### WHAT TO DO:
1. In the blog post about a break from Myozyme infusions, copy the passage that begins at the words "Seriously, the break" and ends after the words "morning as well.".
2. Pick up the blog post about a break from Myozyme infusions right after its last sentence and keep writing it.

### DOCUMENT PASSAGE:
_ _ _ _ _

27 Days And Counting…

It’s been 27 days since my last infusion. So it’s been awhile since I’ve seen the inside of a hospital room. In a way that’s a good thing. I’ve been going to the hospital twice a month for the past year and 2 months that a break is ok as well.

I’m still unsure when I will resume the infusions as I’ve yet to receive word from my doctors about when we can start. While the break from the infusion is unfortunate since I was really getting into the groove of starting to exercise more, there are also positive aspects to it. Ok, maybe not that positive but hey, you always need to look at the bright side of things.

One of those things is that it’s been 27 days since I’ve gotten poked by a needle. That’s good. I think my veins are welcoming the time off.

Seriously, the break has made me think about the benefits of Myozyme and how they’ve affected my life. They say, you never really know the value of something till it’s gone. In this case I hope it’s only temporary.

I’ve actually felt the difference. After a year of Myozyme, I can tell the difference already. It seems that I have less energy now to do things. When I was on Myozyme, I didn’t really feel tired during the course of my ordinary day. Now towards the end of the day I feel sleepy. In fact just this afternoon I’ve had to take a quick nap around 6 p.m. because I felt tired. I really didn’t do much, seeing that I woke up late this morning as well.

_ _ _ _ _

### DATA SHOWN:
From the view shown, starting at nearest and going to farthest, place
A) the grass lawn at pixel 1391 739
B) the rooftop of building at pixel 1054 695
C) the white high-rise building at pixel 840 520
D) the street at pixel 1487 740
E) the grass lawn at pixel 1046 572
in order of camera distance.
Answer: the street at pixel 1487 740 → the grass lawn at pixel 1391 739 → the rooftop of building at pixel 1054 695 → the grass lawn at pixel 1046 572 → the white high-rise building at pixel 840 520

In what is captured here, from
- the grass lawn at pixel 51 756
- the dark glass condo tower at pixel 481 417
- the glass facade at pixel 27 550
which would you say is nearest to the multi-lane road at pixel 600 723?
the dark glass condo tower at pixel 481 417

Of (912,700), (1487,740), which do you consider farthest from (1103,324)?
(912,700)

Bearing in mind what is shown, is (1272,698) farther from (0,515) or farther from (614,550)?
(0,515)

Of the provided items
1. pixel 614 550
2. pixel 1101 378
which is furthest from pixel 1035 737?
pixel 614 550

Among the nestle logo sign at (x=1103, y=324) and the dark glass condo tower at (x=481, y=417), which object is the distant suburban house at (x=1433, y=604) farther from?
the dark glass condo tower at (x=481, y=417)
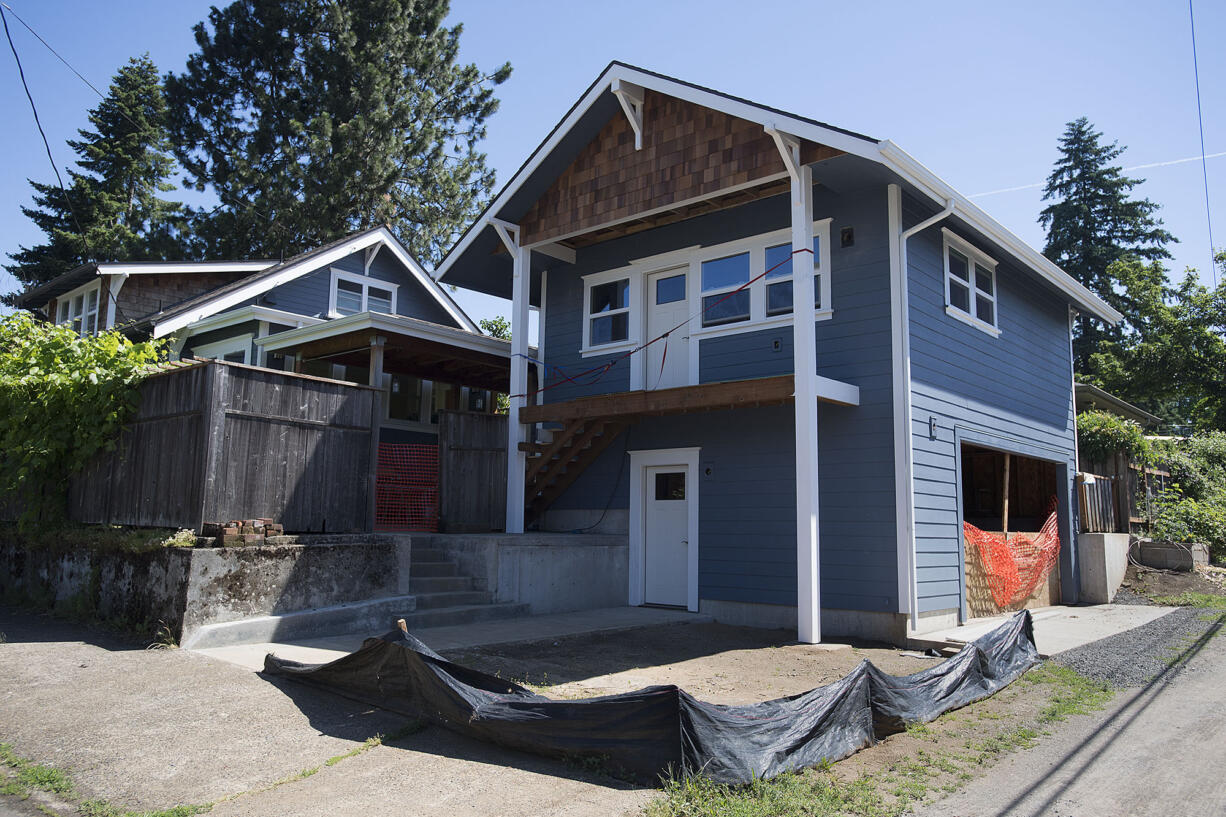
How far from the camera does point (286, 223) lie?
27266 mm

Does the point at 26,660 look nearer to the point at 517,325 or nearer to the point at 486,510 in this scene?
the point at 486,510

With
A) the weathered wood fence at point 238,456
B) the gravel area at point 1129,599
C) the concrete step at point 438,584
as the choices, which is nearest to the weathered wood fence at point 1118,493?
the gravel area at point 1129,599

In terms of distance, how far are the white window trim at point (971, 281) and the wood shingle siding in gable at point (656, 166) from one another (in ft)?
9.55

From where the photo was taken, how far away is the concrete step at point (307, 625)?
26.2 ft

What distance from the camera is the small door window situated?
1248cm

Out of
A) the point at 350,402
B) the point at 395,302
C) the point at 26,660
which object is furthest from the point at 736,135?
the point at 395,302

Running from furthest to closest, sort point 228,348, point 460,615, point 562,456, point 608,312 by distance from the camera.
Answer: point 228,348
point 608,312
point 562,456
point 460,615

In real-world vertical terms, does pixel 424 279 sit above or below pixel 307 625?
above

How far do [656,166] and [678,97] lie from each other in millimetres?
933

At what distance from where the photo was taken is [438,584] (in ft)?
34.3

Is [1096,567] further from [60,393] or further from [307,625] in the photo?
[60,393]

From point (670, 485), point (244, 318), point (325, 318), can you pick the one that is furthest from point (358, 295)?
point (670, 485)

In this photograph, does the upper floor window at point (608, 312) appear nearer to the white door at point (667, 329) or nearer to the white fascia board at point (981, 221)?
the white door at point (667, 329)

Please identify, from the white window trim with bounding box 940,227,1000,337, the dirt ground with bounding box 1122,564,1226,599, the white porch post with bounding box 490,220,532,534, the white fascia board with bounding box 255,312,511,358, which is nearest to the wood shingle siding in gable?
the white porch post with bounding box 490,220,532,534
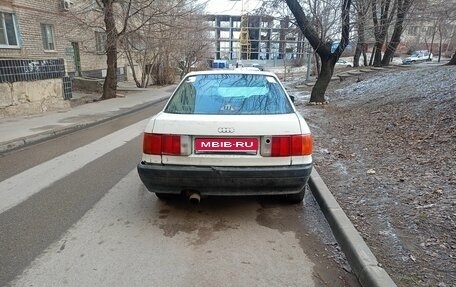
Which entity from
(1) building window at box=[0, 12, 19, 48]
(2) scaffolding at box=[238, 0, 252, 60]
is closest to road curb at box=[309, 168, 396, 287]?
(1) building window at box=[0, 12, 19, 48]

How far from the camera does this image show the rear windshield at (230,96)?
13.0ft

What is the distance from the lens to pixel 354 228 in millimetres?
3400

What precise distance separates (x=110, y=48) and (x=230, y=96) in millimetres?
13790

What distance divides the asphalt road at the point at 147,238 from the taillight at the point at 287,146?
0.80m

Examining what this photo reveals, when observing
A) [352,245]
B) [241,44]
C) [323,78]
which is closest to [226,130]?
[352,245]

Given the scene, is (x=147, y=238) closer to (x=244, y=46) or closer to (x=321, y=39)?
(x=321, y=39)

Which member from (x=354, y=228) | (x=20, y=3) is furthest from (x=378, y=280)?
(x=20, y=3)

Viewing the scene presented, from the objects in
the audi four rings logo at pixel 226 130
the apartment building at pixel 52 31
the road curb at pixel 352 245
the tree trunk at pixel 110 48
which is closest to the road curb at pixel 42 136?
the apartment building at pixel 52 31

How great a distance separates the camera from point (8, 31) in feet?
53.6

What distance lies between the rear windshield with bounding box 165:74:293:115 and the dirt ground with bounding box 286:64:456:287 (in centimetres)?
141

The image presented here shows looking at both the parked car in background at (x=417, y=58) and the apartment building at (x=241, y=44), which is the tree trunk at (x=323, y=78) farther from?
the apartment building at (x=241, y=44)

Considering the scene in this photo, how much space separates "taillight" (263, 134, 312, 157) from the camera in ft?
11.6

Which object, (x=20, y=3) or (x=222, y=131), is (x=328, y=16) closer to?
(x=222, y=131)

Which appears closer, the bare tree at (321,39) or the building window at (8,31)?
the bare tree at (321,39)
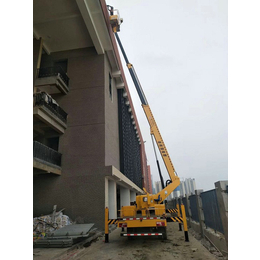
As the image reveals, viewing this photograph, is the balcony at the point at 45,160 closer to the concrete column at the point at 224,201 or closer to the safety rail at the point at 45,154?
the safety rail at the point at 45,154

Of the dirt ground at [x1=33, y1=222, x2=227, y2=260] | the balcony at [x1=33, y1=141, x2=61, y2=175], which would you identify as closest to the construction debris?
the balcony at [x1=33, y1=141, x2=61, y2=175]

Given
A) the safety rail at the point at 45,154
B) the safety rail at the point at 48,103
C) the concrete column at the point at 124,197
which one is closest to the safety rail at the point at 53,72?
the safety rail at the point at 48,103

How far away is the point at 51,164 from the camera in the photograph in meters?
11.5

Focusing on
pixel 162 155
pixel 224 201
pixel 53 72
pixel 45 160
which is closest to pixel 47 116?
pixel 45 160

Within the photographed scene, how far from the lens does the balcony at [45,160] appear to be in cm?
1031

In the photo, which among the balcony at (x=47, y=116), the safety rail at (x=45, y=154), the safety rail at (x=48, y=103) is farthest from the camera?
the safety rail at (x=48, y=103)

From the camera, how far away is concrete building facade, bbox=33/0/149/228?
1152 centimetres

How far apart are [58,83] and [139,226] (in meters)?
10.5

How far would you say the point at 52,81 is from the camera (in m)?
13.1

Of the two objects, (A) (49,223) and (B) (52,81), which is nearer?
(A) (49,223)

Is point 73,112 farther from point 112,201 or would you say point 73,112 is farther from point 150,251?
point 150,251

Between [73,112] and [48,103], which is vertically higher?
[48,103]

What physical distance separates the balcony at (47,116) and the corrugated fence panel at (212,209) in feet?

_ _ _ _ _

### ANSWERS IN ORDER:
1.
Seriously, the break has made me think about the benefits of Myozyme and how they’ve affected my life. They say, you never really know the value of something till it’s gone. In this case I hope it’s only temporary.

I’ve actually felt the difference. After a year of Myozyme, I can tell the difference already. It seems that I have less energy now to do things. When I was on Myozyme, I didn’t really feel tired during the course of my ordinary day. Now towards the end of the day I feel sleepy. In fact just this afternoon I’ve had to take a quick nap around 6 p.m. because I felt tired. I really didn’t do much, seeing that I woke up late this morning as well.

2.
In terms of exercising I’m finding it difficult now to do so. I’m finding it difficult to exert myself the same way as I did when I was on Myozyme. I feel my arms are like lead. Although this gets better as I push above the 10 min level on my hand bike. They say this is the second wind, when the body shifts from a glucose/sugar based energy source and shifts to burning fat and protein. I’m no scientist so I really wouldn’t know.

The good thing though is that so far there aren’t really any adverse reactions to not being on Myozyme. I’ve been worried that there will be some since my body got used to having it the past year that taking it out will have some sort of reaction. I’m crossing my fingers it doesn’t

As I enter my 4th week of not having an infusion, I’m praying that everything will still continue to be ok. I’m also praying that we sort this out and that I can resume my infusions again at the soonest possible time.